Então já era o mês de Junho, e falámos pouco. As fotografias haviam sido revistas, uma a uma, e afinal havia ali uma montagem. Criador, este montador de filmes. O fotógrafo abriu o dossier no último capítulo, no lugar onde os mortos parecem vir beber água sobre o papel de impressão, e ao virar as últimas páginas, era como se dissesse – Cuidado comigo, conheço como falam os mortos. Eles falam, falam, mas com interesse, nunca dizem nada aos vivos. Não gosto dos lábios da morte, diz Eduardo Gageiro. São vermelhos, mas não têm palavras para mim. Não sei de que metal são feitos os lábios da morte.
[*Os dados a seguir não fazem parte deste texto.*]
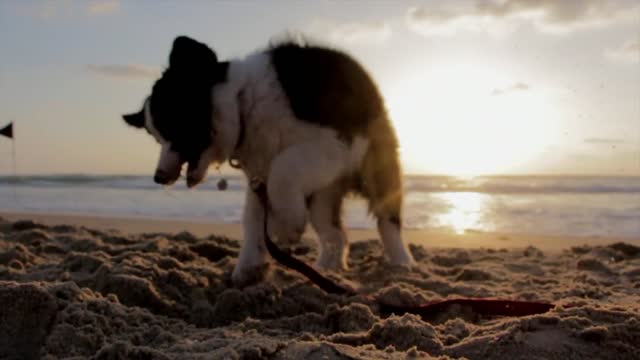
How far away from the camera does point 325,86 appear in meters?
3.88

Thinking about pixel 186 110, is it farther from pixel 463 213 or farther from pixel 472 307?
pixel 463 213

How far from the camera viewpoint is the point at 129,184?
64.9 ft

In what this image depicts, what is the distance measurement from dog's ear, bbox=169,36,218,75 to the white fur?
5.4 inches

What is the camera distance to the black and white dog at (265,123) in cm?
362

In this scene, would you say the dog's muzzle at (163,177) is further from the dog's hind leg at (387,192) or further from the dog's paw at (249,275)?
the dog's hind leg at (387,192)

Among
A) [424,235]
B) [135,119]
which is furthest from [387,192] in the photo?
[424,235]

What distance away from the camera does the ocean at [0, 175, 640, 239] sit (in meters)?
9.02

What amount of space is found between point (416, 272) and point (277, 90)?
1533mm

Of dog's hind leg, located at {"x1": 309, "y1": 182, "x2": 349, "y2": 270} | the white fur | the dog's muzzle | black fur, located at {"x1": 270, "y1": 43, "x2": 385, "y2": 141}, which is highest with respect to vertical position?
black fur, located at {"x1": 270, "y1": 43, "x2": 385, "y2": 141}

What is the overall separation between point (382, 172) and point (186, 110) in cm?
143

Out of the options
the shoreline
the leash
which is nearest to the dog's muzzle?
the leash

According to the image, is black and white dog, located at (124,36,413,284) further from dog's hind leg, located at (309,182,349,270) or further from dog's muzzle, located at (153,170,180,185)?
dog's hind leg, located at (309,182,349,270)

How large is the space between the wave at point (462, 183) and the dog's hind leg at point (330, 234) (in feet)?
30.8

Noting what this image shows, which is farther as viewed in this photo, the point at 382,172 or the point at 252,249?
the point at 382,172
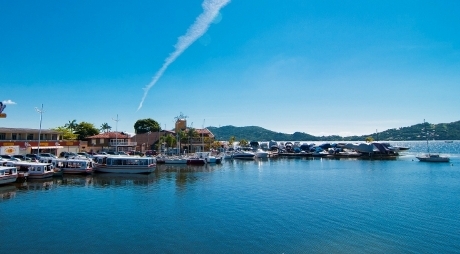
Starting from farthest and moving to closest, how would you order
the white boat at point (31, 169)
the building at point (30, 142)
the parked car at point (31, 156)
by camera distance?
the building at point (30, 142) → the parked car at point (31, 156) → the white boat at point (31, 169)

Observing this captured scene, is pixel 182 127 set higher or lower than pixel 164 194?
higher

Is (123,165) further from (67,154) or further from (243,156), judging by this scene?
(243,156)

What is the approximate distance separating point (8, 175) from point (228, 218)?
30958mm

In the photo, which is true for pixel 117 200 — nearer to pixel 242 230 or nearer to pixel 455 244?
pixel 242 230

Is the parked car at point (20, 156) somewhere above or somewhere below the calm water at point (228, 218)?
above

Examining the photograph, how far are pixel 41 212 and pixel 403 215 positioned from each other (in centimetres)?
3190

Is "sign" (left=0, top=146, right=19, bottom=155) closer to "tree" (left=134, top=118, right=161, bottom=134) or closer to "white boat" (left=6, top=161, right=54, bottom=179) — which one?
"white boat" (left=6, top=161, right=54, bottom=179)

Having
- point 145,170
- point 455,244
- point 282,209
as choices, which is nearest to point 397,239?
point 455,244

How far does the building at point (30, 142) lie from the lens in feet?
187

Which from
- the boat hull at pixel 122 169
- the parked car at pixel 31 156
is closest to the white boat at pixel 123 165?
the boat hull at pixel 122 169

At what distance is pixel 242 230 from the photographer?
867 inches

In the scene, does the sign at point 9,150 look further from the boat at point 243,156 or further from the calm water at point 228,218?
the boat at point 243,156

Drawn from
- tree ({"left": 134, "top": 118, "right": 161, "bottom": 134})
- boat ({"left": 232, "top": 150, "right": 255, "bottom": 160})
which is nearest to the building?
boat ({"left": 232, "top": 150, "right": 255, "bottom": 160})

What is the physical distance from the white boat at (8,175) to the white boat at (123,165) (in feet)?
44.9
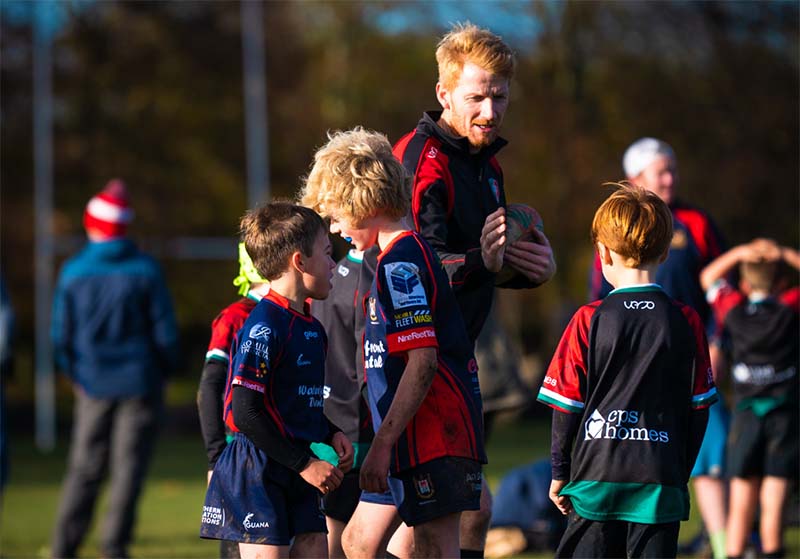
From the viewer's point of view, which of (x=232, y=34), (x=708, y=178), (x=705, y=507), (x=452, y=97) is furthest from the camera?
(x=232, y=34)

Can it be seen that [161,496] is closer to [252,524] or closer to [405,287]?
[252,524]

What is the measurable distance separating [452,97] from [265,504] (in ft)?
5.40

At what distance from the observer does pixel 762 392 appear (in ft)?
24.1

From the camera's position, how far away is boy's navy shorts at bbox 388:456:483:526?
396 centimetres

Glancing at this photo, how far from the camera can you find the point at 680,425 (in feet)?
13.2

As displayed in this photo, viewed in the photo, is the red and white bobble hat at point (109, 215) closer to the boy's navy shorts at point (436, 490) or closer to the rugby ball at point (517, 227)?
the rugby ball at point (517, 227)

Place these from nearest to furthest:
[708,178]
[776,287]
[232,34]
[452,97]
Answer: [452,97]
[776,287]
[708,178]
[232,34]

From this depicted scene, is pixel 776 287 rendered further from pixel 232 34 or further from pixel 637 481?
pixel 232 34

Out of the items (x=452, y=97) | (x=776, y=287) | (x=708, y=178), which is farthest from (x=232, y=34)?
(x=452, y=97)

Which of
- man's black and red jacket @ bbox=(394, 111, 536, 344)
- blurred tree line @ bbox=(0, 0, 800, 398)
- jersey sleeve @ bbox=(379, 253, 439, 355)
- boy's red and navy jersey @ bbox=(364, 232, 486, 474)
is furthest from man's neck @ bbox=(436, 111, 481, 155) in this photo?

Vejam como as velas ardem, como as mulheres choram sobre tábuas, como as escadas vão até ao céu, e lá não chegam. Vocês, por acaso, já ouviram alguma sílaba provinda do outro lado do espelho? Pois bem, tomem cuidado comigo, sei tudo sobre os silêncios do corredor. O que sabem vocês sobre tudo isto? Acaso já experimentaram escutar o silêncio?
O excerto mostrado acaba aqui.